The major culprit here is MySQL load and we've been working on optimizing this (those interested can refer to my previous thread on this: https://news.ycombinator.com/item?id=6348903).
For now we've found that restarting the httpd and mysqld services brings things back to normal almost immediately.
While we continue to work on a - more elegant - solution, we're thinking of writing a bash/shell script that runs on hourly cron, checks load average (via uptime or /proc/loadavg) and if found higher than a threshold, restarts the services.
Can anyone think of any downside to this (used at least as a temporary measure)?
Also, consider creating a buffer in the application layer that buffers inserts/updates and executes them once as a single transaction, if they don't need to be executed immediately. It puts less stress on the database. Of course, this would require a lot of rewriting in your app, so not sure if you want to go through this route.
Indices are another area. I'm sure plenty of people have told you to optimize your indices, but also consider REMOVING unnecessary indices. Do you have an index on a text column, or multiple varchar columns? Those can be killer after awhile because inserts will slow down. Consider changing indices on varchar columns to indices on an int column by hashing those strings.
A quick suggestion: Install NewRelic (it's free for a certain period), and check out the database transactions that are taking up the most CPU load. Sometimes there's that 1 query you overlooked that is table scanning and could be the main culprit.
Also, are you using Rails by any chance? If so, there are other areas I can suggest.
And please post your server specs. Maybe your VPS just does suck (no offense), and the easiest route is just to upgrade your server.
MySQL performance tuning and table structure/query optimization-wise, we've left few stones unturned (but I'm sure there still is a scope for further improvement - isn't there always?).
Not using Rails.
Server specs: 4 cores, 3.2GB RAM
>and the easiest route is just to upgrade your server.
Please refer to the other thread for more on this.
Thanks again.
And how many reads are there usually a min? writes?
If you're doing something that makes any money you should get a real server before wasting days of effort or intentionally causing repeated outages.
I think your first problem is that you are using a VPS. You should never use a VPS in a high load situation like this - buy a dedicated server! They only cost about $70/month, which you should be able to afford if you have a successful site.
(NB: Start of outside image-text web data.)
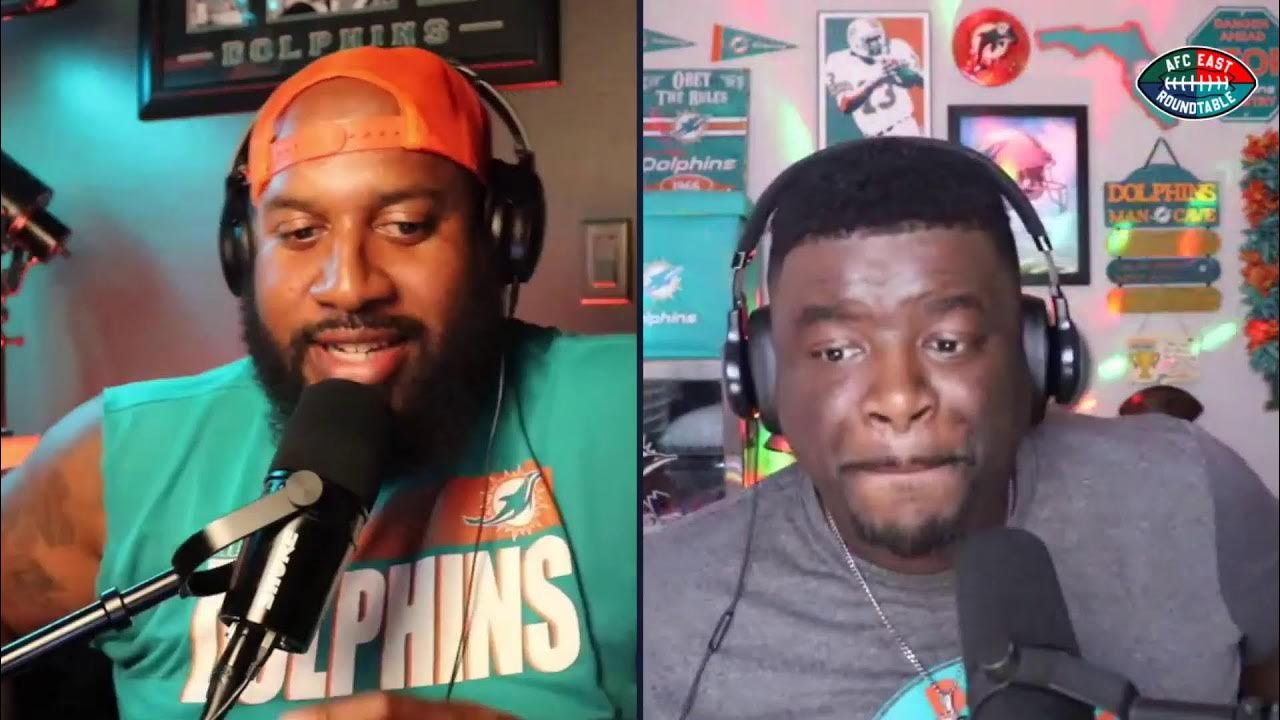 Miami Dolphins Roundtable. Tua needs a contract now? YouTube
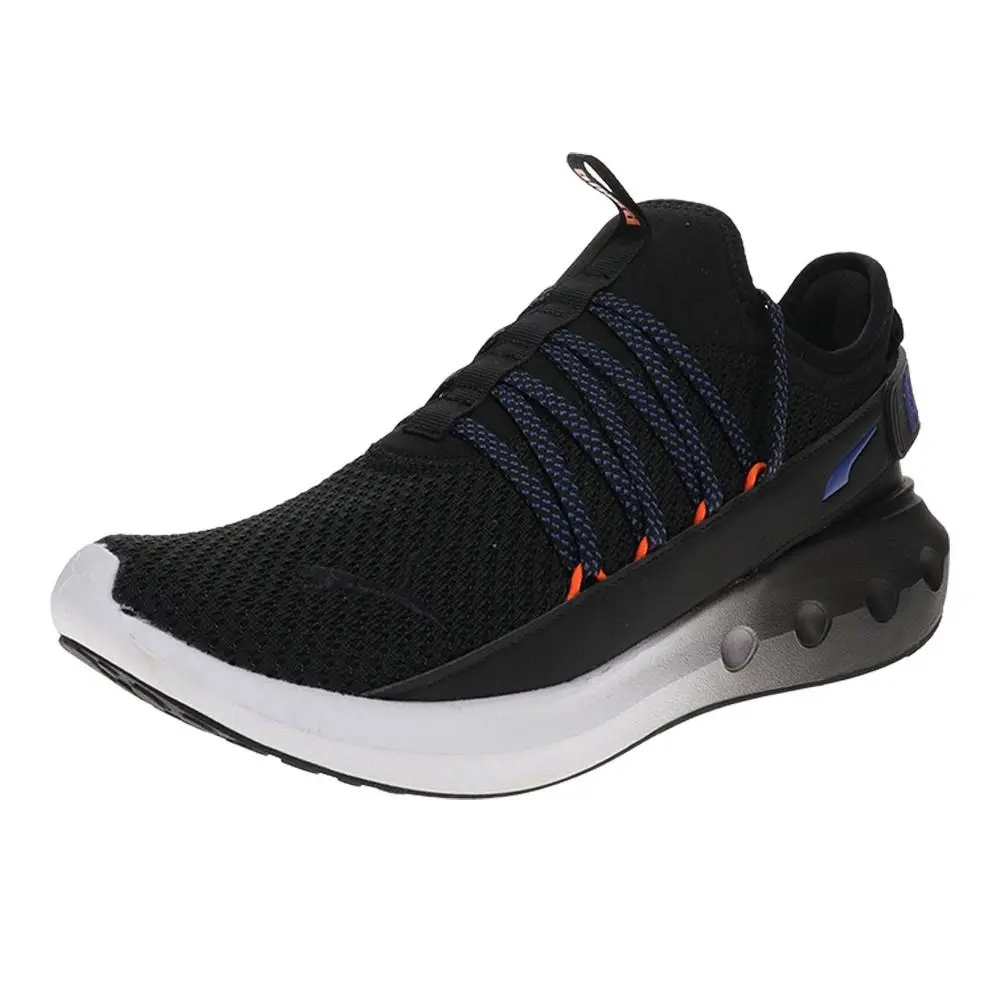 Puma shoes - PUMA Softride Carson Fresh Knit Fade Lace Up - 31300301 - Black 0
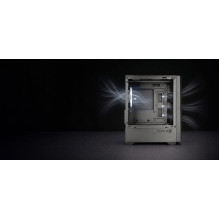 Mars Gaming MCQUANTUM computer case Midi Tower Black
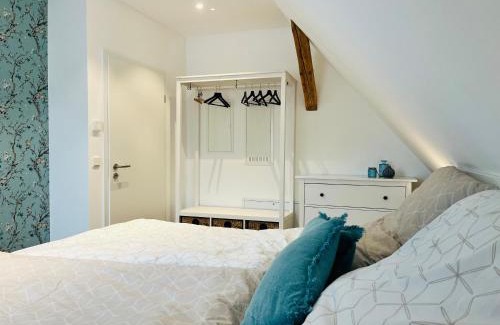 Egelsbach Appartement | Modern, ruhig, gemütlich - Dachstudio nahe Frankfurt & Darmstadt
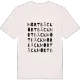 Mörtbäck ordlek t-shirt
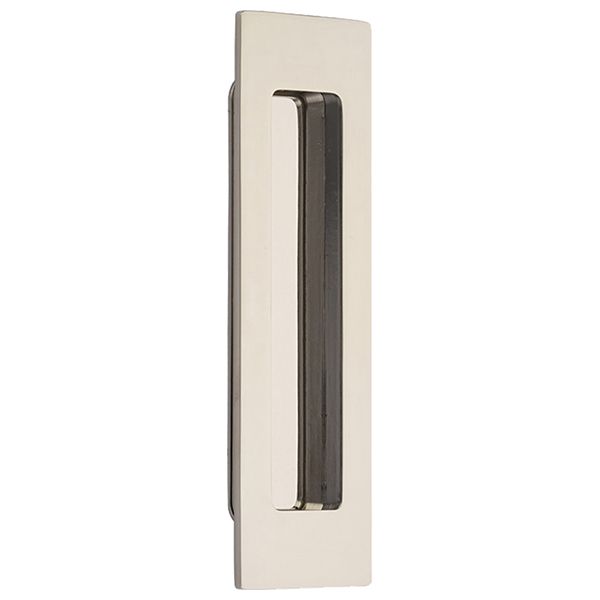 Modern Rectangular 1-3/4" x 6" Flush Pull
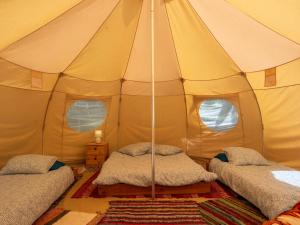 Tentes de luxe Horizons Verts Luna Tent : photos des chambres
Ideally you should get as much RAM as you can afford and/or an SSD drive.
I know you said you didn't want to throw hardware at the problem, but there are limits - you can't run a massive database on crappy hardware and expect it to work smoothly.
As mentioned in OP, it is MySQL.
>you can't run a massive database on crappy hardware and expect it to work smoothly.
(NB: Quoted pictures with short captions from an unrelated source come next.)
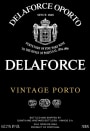 Delaforce Vintage Port 1997 Front Label
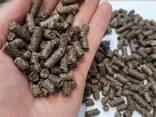 Buckwheat husk fuel pellets - photo 2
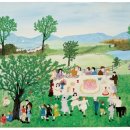 [기고문][윤오의 생활 속 인문명리] 기사일주와 그랜드마 모지스의 행복한 화폭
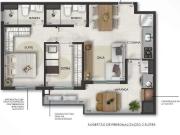 Apartamento para Venda em Caraguatatuba/SP Massaguaçu 2...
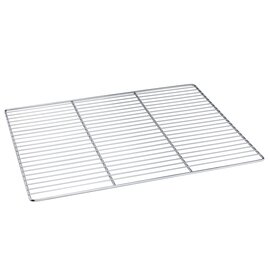 Grille inox GN2/1 - 650 x 530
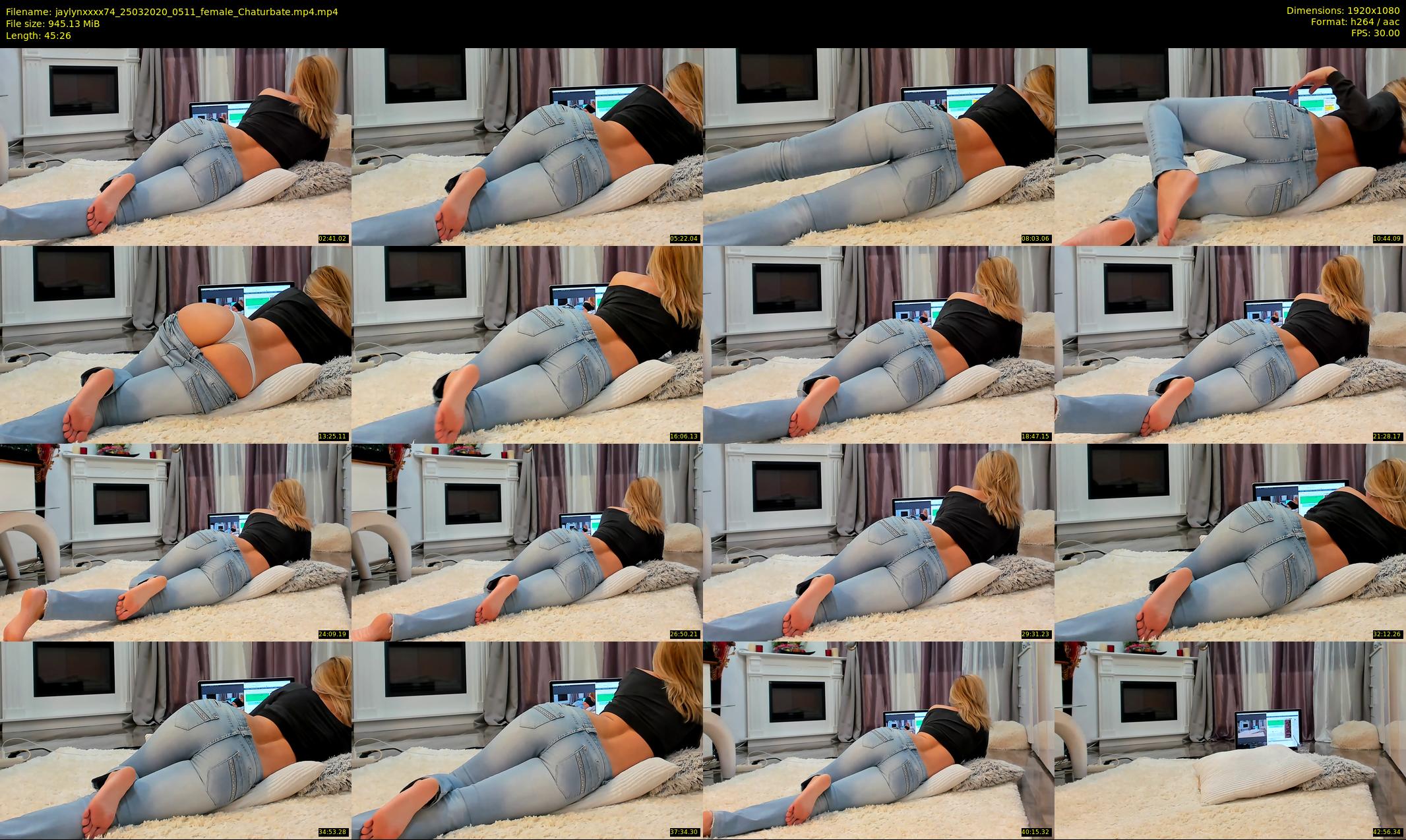 jaylynxxxx74 — 46 minute Chaturbate female cam show recording, 1080p, Mar 25, 2020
Absolutely... but we do wish to milk the VPS for every cent of its worth and we're not sure we've got there yet.
Thanks for your input.
That's not specific enough.
Yes, the problem is manifesting itself via MySQL, but the bottleneck will be somewhere else; whether RAM, CPU, or I/O-wait.
You need to examine the restart process and analyze why it resolves the issue. If the reason is the abandonment of dead parasitic processes and memory leaks, you need to find out why and correct them. If the reason is that the restart unceremoniously drops all the current transactions, you need to increase capacity.
> Can anyone think of any downside to this (used at least as a temporary measure)?
I certainly can -- a bunch of really irritated visitors, whose transactions are abandoned. But that's only true if that is actually what's going on. Make sure you don't have software issues that are preventing efficient operation. If that's not the issue, you need to grow with your customer base -- increase server capacity.
Like I said in OP, we've identified MySQL to be the primary bottleneck and are already working on resolving this.
>whose transactions are abandoned.
At least some saving grace here... we're not selling anything... it is purely a content site
Thanks for your input.
Ah, yes. I remember from your prior post that you have very large databases and table sizes and are considering (or have begun) partitioning the largest tables. It turns out there is an innate partitioning scheme built into the most recent MySQL versions, but it has to be compiled into the running binary by way of a compiler flag:
http://dev.mysql.com/doc/refman/5.1/en/partitioning.html
I apologize if you've already heard this, or if it's already in place as a partial solution.
> SHOW PROCESSLIST
This will show all active queries and the time they have taken to execute. The fact that the server seems to churn to a halt and then work its way through the problem suggests the issues are related to specific queries you can catch this way. Then use the EXPLAIN command on the slow queries to figure out why they are hanging your server and add indexes or tweak that part of your code (avoid joins on large tables, etc.) as necessary.
Is it prohibitively expensive/time consuming to get (or borrow) a bigger machine (on EC2, or in your colo, or what have you) to run MySQL on until you've figured out how to shard / scale out your application?
For the rest, this thread might give you some more info on the issue: https://news.ycombinator.com/item?id=6348903
As is being discussed in the other thread.